Here are some specific areas where the combination of voice and AI are proving to be a powerful duo.
- Recording & Analyzing Sales Calls. Almost every sale today happens over the phone. Gong, for example, has best-in-class AI which structures and mines the treasure trove of call data to surface unique business insights, not only for particular sales deals but also for better understanding market trends and competitive offerings.
- Real-time feedback in Customer Support Calls. While customer support calls have been “recorded for quality assurance” for decades, newer companies like LevelAI and ObserveAI use advanced AI to provide customer support reps real-time guidance on how they can quickly resolve issues.
- Tuning out Background Noise. Companies like KrispAI use AI in real time to mute background noise in any communication apps. This can come particularly in handy when numerous people are working from the same space or when one is taking a call on the go.
- Remote team collaboration. It happens to the best of us: we read an email or comment on a Notion doc and assume our colleague was writing in a passive aggressive tone. Imagine for a minute that instead of having to guess the tone of your colleague, you could simply just listen to their voice note on a doc. While this is a very nascent technology, companies like Walkie allow you to leave digital voice notes for your colleagues across applications.
- Security via voice biometrics. As online security and identity authentication becomes more and more important, some companies are starting to look to voice as the best way to uniquely verify employees. Companies like AI Secure and VoiceKey provide a platform to authenticate into applications using your voice.
- Intelligent voice assistants for Industry. Consider Datch, which focuses on manufacturing and energy industries. Its software allows workers to conversationally capture their knowledge instead of requiring them to spend hours staring at a screen hunched over their desks manually entering data.
- Field Service Technicians. Deskless workers must rely on their voices to communicate; pulling out your phone and texting while you are on a construction site is neither safe nor efficient. Hardline, for example, is creating the “Slack for Voice” for field technicians. Using AI, eventually general contractors how much of the project is completed and predict any delays based on these conversations.
- Healthcare Applications. From mental health to neurodegenerative disorders, understanding and analyzing voice can be a powerful tool for healthcare. For example, Voiceitt enables someone with a severe speech disorder to talk into their phone, and it reads out a transcript of what the person said. The company’s speech recognition software becomes trained on the speaker’s voice so it gets better at understanding their unique speech irregularities and pronunciations. WinterLight Labs uses short samples of speech to identify those at risk of dementia.

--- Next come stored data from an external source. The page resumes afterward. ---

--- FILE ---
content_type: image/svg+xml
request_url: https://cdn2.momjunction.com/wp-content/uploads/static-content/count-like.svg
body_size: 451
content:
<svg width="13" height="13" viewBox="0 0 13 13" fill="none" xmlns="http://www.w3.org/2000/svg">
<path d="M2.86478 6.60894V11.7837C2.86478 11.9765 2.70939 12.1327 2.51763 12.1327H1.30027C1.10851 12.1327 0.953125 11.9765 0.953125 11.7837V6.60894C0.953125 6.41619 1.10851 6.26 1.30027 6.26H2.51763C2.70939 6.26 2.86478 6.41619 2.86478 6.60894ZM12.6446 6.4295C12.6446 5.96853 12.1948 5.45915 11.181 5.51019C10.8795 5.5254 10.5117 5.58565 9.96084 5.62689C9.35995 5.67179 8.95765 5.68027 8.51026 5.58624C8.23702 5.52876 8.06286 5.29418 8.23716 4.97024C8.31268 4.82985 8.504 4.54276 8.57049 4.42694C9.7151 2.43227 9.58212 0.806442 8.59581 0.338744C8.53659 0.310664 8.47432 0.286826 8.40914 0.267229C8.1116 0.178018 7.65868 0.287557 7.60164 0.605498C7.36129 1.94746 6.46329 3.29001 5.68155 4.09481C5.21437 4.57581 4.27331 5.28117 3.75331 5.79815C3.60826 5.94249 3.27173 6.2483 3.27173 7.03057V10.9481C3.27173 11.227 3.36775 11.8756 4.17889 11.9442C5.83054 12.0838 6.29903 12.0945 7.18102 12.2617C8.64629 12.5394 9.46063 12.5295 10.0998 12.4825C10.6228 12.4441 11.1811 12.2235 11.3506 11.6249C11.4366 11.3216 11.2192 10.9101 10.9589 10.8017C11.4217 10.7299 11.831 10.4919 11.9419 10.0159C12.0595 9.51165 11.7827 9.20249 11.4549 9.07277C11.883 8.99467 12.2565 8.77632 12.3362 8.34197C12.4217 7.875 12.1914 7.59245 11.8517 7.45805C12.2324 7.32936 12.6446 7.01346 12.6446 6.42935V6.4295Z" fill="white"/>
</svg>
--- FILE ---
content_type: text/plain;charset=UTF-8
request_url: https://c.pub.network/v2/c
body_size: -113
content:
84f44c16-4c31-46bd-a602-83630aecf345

It’s almost paradoxical that while we have a myriad of communication tools like email, Slack, WhatsApp, Facebook Messenger, SMS and others, the single most efficient way to transfer information is still by voice. Take for example, explaining a complicated issue or having a difficult conversation; speaking live is always the best medium. Language is, in fact, the original, most important tool setting our species apart from any other. It empowers our most complex capabilities and underlies the achievements of civilization. And now we are finally poised to truly unleash it in an intelligible, logical digital form, allowing entrepreneurs to create unimagined new solutions and solve our society’s most pressing problems.